Every record must be retyped as it stands.

.....

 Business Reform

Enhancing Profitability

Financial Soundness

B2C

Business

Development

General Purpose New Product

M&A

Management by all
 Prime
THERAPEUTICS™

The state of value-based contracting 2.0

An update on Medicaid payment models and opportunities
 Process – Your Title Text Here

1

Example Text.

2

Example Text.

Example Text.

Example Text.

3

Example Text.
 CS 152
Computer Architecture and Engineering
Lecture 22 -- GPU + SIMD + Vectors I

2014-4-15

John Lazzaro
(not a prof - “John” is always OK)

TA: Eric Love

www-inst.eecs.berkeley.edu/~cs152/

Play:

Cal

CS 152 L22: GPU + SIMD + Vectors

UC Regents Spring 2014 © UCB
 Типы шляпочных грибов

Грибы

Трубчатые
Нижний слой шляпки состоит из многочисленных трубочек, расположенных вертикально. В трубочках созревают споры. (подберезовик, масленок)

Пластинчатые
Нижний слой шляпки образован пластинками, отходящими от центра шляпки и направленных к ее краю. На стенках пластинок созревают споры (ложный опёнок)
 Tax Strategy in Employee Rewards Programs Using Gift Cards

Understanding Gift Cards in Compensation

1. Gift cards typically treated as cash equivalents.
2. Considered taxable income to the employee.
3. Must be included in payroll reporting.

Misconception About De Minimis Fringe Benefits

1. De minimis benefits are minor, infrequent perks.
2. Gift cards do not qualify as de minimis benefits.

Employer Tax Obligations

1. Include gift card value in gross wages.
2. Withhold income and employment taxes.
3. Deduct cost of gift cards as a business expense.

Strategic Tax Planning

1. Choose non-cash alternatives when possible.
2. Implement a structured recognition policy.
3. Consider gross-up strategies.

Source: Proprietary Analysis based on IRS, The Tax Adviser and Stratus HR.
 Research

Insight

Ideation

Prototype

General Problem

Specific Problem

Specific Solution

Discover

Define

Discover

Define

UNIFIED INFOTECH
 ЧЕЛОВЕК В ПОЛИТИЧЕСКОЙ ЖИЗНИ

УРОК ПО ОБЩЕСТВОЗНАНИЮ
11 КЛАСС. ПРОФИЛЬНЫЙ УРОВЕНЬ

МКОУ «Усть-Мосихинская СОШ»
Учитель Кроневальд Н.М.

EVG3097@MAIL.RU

.....

## RESPONSE BELOW
 Business Reform

Enhancing Profitability

Financial Soundness

B2C

Business

Development

General Purpose New Product

M&A

Management by all
 Prime
THERAPEUTICS™

The state of value-based contracting 2.0

An update on Medicaid payment models and opportunities
 Process – Your Title Text Here

1

Example Text.

2

Example Text.

Example Text.

Example Text.

3

Example Text.
 CS 152
Computer Architecture and Engineering
Lecture 22 -- GPU + SIMD + Vectors I

2014-4-15

John Lazzaro
(not a prof - “John” is always OK)

TA: Eric Love

www-inst.eecs.berkeley.edu/~cs152/

Play:

Cal

CS 152 L22: GPU + SIMD + Vectors

UC Regents Spring 2014 © UCB
 Типы шляпочных грибов

Грибы

Трубчатые
Нижний слой шляпки состоит из многочисленных трубочек, расположенных вертикально. В трубочках созревают споры. (подберезовик, масленок)

Пластинчатые
Нижний слой шляпки образован пластинками, отходящими от центра шляпки и направленных к ее краю. На стенках пластинок созревают споры (ложный опёнок)
 Tax Strategy in Employee Rewards Programs Using Gift Cards

Understanding Gift Cards in Compensation

1. Gift cards typically treated as cash equivalents.
2. Considered taxable income to the employee.
3. Must be included in payroll reporting.

Misconception About De Minimis Fringe Benefits

1. De minimis benefits are minor, infrequent perks.
2. Gift cards do not qualify as de minimis benefits.

Employer Tax Obligations

1. Include gift card value in gross wages.
2. Withhold income and employment taxes.
3. Deduct cost of gift cards as a business expense.

Strategic Tax Planning

1. Choose non-cash alternatives when possible.
2. Implement a structured recognition policy.
3. Consider gross-up strategies.

Source: Proprietary Analysis based on IRS, The Tax Adviser and Stratus HR.
 Research

Insight

Ideation

Prototype

General Problem

Specific Problem

Specific Solution

Discover

Define

Discover

Define

UNIFIED INFOTECH
 ЧЕЛОВЕК В ПОЛИТИЧЕСКОЙ ЖИЗНИ

УРОК ПО ОБЩЕСТВОЗНАНИЮ
11 КЛАСС. ПРОФИЛЬНЫЙ УРОВЕНЬ

МКОУ «Усть-Мосихинская СОШ»
Учитель Кроневальд Н.М.

EVG3097@MAIL.RU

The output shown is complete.